Abstract 5153
Background
NSCLC can acquire resistance to EGFR tyrosine kinase inhibitors (EGFR TKIs) via MET activation; dual MET/EGFR inhibition may have potential in EGFR TKI-resistant NSCLC. TEP is a potent, selective MET TKI. We report randomized phase 2 data from a phase 1b/2 signal detection trial of TEP+GEF vs chemotherapy (pemetrexed + cisplatin/carboplatin) in patients (pts) with MET+/EGFR+T790M- NSCLC (NCT01982955).
Methods
Asian pts with advanced MET + (IHC2+, IHC3+, gene amplification) NSCLC, acquired resistance to 1st-line EGFR TKI and ECOG performance status 0–1 were eligible. Tumors had an EGFR-activating mutation (T790M-). Pts received TEP+GEF 500/250mg once-daily. Primary endpoint: progression-free survival (PFS by investigator). Secondary endpoints: safety, antitumor activity, pharmacokinetics.
Results
Due to low recruitment, enrolment was halted after 55 pts were randomized to TEP+GEF (n = 31) or chemotherapy (n = 24): male n = 23, median age 60.4 (range 42–82) years.
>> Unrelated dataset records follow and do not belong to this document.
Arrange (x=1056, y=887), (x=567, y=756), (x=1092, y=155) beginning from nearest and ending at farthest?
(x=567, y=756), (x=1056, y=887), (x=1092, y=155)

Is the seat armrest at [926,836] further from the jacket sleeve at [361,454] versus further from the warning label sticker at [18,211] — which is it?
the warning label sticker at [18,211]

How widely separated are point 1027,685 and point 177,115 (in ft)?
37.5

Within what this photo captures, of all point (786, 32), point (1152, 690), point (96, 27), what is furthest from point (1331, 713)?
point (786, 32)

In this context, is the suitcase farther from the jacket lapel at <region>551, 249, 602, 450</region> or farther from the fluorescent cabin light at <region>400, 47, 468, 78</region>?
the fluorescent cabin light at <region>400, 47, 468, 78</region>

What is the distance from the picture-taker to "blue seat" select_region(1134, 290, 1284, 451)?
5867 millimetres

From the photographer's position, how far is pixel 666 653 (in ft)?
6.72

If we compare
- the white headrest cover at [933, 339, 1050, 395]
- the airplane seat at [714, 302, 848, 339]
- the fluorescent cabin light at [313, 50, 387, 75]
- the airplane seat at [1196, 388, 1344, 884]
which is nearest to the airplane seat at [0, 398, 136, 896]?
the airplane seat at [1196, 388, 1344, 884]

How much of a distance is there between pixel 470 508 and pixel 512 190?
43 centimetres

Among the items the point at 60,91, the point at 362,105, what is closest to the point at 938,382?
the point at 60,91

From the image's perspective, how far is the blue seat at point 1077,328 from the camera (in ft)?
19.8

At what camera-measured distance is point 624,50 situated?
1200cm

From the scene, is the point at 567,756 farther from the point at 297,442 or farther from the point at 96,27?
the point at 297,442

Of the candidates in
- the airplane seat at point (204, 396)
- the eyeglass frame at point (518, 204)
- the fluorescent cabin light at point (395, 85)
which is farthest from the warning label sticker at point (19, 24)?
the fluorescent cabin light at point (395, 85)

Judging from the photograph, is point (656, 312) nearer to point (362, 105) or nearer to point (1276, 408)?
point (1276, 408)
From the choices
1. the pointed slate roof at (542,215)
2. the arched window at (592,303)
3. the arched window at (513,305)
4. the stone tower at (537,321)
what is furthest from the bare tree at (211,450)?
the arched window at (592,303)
There was a numeric trend towards TEP+GEF on PFS in the intent-to-treat analysis set (hazard ratio [HR]: 0.71 [0.36, 1.39]), driven by the IHC3 + (HR: 0.35 [0.17, 0.74]) and gene-amplified (HR: 0.17 [0.05, 0.57]) pts (Table) confirming these as predictive biomarkers as indicated by phase 1b data. All pts had treatment-related (TR) treatment-emergent adverse events (TEAEs). In the TEP+GEF vs chemotherapy arms, respectively, 9.7 vs 4.3% had TEAEs leading to permanent discontinuation, 3.2 vs 0% had TEAEs leading to death (none were TRTEAEs), 16.1 vs 30.4% had serious TRTEAEs, 51.6 vs 52.2% had Grade ≥3 TRTEAEs, 12.9 vs 8.7% had a TRTEAE of special interest (lipase/amylase increase ≥3).
Conclusions
TEP+GEF shows promising antitumor activity in pts with MET protein overexpression (IHC3+) and gene amplification EGFR-MT NSCLC and was generally well-tolerated. This positive signal warrants further exploration in this pt population.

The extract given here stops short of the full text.